(Dataset records)
BEGIN
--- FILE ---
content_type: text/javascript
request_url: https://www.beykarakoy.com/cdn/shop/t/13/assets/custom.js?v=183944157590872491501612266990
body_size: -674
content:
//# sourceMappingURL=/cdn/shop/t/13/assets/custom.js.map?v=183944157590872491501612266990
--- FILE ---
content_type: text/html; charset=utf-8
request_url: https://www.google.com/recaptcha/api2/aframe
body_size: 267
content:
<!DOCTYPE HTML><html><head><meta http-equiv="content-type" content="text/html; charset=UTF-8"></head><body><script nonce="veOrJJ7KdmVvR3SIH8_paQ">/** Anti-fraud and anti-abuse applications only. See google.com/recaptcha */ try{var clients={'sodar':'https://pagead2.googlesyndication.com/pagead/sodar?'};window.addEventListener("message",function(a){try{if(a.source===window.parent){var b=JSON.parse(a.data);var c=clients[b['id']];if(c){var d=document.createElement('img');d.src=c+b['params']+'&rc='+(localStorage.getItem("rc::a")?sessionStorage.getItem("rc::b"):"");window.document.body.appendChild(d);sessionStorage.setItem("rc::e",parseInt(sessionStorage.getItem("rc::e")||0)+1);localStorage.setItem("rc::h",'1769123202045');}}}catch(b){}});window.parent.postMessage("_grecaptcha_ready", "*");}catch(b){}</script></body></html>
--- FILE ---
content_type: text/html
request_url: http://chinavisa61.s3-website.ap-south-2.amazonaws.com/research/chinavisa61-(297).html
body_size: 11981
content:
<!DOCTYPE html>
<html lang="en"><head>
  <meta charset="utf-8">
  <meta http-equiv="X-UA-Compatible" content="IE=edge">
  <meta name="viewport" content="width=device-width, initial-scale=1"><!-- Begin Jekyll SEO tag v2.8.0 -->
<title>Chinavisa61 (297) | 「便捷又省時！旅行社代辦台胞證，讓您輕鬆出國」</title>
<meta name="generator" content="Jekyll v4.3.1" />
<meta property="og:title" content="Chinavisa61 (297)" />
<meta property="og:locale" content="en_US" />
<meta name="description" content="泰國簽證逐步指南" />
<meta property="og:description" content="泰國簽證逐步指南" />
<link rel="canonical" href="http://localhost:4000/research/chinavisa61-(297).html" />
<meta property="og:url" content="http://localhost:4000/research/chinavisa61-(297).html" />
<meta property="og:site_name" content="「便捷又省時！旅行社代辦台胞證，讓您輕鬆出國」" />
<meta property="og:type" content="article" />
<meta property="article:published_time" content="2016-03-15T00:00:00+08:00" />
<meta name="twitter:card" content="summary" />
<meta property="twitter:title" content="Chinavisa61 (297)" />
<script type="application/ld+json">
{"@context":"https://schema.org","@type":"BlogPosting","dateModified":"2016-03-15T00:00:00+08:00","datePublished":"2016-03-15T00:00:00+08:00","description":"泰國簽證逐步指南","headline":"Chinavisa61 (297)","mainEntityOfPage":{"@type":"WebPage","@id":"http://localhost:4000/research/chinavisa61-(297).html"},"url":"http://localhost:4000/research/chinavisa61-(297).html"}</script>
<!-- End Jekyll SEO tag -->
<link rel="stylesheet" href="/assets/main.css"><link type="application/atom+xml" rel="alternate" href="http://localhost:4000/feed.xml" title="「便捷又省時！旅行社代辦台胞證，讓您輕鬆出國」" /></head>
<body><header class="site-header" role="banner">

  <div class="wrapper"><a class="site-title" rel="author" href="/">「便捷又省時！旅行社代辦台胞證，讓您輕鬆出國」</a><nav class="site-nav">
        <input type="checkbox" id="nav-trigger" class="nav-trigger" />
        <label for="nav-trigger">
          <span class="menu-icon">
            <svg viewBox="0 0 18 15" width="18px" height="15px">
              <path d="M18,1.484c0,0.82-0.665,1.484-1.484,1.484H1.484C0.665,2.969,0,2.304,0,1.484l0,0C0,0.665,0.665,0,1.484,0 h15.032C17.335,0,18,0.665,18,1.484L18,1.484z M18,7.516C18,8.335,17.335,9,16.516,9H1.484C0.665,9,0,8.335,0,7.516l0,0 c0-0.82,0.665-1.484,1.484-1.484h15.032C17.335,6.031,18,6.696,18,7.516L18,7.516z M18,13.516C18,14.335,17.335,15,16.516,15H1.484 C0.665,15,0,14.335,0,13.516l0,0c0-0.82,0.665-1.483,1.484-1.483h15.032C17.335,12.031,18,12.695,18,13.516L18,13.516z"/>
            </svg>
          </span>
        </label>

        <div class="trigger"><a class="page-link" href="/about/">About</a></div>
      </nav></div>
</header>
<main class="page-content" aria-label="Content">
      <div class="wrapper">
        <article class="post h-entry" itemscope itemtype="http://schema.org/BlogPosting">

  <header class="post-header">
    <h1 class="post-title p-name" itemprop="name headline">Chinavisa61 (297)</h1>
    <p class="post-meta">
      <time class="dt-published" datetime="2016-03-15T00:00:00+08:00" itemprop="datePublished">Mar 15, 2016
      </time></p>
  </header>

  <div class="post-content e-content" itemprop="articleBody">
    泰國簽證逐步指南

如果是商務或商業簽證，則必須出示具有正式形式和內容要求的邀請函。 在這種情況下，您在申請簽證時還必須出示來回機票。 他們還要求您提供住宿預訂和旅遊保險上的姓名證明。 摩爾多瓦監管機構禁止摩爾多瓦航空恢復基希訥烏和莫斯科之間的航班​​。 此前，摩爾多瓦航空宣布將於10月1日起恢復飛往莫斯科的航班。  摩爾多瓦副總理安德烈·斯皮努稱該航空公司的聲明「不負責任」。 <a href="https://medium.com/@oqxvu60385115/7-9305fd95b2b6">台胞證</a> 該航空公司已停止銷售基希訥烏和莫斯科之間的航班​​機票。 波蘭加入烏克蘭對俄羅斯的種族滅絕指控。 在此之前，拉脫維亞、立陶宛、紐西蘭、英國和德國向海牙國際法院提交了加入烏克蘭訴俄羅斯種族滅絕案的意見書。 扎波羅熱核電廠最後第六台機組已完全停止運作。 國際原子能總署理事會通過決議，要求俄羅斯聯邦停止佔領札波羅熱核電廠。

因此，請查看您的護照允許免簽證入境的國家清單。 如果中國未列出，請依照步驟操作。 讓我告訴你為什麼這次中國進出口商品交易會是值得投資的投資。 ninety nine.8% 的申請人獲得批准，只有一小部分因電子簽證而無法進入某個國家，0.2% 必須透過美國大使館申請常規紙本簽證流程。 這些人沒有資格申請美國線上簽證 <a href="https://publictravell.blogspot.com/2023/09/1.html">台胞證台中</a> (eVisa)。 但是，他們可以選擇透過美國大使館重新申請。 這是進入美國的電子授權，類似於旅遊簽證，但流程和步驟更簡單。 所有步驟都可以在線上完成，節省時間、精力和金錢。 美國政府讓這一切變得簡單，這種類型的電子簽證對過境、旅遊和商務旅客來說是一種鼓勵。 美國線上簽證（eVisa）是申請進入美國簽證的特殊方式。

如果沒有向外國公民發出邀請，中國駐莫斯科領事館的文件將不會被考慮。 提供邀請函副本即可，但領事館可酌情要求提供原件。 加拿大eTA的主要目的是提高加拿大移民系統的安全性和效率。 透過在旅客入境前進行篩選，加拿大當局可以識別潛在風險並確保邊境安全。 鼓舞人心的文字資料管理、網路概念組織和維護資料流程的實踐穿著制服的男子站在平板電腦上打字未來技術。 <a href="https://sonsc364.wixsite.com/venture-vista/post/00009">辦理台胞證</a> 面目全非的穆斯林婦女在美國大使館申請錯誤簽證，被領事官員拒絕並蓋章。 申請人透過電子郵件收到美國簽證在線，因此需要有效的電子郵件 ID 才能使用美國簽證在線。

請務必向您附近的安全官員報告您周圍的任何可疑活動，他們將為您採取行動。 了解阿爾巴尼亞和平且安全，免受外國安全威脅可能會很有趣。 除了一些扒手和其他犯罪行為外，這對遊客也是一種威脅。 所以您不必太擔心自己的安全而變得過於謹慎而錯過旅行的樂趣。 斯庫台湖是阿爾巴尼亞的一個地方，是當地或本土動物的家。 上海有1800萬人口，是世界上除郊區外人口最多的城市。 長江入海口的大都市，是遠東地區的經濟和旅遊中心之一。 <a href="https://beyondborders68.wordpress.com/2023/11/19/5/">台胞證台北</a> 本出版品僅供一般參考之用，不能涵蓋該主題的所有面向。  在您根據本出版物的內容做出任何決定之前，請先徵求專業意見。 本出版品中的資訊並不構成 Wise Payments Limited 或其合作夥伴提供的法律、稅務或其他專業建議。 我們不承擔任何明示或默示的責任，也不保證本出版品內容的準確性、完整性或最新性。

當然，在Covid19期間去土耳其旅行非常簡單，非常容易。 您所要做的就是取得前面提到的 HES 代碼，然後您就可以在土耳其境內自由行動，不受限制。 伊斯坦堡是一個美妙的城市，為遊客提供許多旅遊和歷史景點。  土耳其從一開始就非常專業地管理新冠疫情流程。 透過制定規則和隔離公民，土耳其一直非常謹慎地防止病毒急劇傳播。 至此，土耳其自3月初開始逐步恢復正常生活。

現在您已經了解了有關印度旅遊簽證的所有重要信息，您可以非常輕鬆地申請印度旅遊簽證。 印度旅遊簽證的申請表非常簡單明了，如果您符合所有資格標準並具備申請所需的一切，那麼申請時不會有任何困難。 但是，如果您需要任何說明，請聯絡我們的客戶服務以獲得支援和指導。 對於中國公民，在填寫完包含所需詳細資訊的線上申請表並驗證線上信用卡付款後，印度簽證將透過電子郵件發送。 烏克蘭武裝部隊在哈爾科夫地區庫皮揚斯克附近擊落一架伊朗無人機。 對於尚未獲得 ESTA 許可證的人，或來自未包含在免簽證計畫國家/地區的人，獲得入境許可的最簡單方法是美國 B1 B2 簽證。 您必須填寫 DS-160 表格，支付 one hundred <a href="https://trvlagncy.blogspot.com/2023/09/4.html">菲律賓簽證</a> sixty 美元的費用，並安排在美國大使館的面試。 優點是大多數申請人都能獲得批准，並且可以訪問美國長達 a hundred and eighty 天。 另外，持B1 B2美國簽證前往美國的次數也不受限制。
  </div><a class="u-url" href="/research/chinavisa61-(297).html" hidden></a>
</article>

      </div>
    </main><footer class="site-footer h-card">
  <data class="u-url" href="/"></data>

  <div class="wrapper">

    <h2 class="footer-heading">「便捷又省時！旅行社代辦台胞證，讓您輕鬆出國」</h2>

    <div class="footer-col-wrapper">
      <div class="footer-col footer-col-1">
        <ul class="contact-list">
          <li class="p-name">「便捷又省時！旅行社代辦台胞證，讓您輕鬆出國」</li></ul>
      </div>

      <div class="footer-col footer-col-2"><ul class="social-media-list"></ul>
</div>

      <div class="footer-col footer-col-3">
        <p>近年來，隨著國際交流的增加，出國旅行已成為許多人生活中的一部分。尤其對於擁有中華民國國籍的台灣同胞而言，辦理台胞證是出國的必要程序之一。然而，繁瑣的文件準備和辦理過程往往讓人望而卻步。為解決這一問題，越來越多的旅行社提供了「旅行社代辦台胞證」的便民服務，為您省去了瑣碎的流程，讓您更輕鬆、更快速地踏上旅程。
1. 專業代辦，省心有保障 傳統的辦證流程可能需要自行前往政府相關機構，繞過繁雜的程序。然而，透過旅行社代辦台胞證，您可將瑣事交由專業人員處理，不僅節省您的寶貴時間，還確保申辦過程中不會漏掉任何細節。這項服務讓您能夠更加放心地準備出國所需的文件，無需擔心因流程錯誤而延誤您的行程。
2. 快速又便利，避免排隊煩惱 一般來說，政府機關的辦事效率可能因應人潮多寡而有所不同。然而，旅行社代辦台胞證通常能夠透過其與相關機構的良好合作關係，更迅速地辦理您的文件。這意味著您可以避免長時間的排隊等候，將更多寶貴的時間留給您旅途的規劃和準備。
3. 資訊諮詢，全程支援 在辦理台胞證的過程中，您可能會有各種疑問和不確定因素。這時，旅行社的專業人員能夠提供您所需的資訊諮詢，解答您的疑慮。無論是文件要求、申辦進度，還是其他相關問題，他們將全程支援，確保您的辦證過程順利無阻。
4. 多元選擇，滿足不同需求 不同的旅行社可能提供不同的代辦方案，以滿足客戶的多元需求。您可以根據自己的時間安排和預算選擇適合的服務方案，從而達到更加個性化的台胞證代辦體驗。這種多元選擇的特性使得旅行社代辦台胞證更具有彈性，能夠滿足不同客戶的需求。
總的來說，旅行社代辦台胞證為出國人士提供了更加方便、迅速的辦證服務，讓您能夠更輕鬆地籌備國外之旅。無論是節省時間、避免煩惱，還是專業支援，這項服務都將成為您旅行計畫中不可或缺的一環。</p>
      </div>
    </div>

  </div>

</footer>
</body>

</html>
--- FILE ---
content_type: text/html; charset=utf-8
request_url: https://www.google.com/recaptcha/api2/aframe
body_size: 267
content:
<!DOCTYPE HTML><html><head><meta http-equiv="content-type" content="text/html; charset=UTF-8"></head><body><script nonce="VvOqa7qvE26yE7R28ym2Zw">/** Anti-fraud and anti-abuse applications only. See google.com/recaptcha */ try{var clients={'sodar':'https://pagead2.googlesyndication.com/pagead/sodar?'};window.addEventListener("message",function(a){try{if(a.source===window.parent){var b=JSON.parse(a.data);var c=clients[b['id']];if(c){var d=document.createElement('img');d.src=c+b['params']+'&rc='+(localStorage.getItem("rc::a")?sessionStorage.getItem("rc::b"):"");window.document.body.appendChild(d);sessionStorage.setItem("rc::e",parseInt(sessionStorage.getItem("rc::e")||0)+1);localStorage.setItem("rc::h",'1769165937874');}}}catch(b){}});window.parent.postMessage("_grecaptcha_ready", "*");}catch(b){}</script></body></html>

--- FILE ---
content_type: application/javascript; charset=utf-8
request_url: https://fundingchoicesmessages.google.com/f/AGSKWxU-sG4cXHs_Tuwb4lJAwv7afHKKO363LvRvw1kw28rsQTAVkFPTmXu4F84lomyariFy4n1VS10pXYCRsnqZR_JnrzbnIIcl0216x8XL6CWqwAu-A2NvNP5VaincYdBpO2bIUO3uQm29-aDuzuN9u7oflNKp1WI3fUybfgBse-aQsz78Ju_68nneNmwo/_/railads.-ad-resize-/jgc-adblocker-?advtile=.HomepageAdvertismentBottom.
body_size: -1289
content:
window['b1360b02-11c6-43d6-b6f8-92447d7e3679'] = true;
END
### REQUIREMENT
Please count the lines above that contain the word "datePublished", and reply with the number alone.

### EXERCISE RESPONSE
2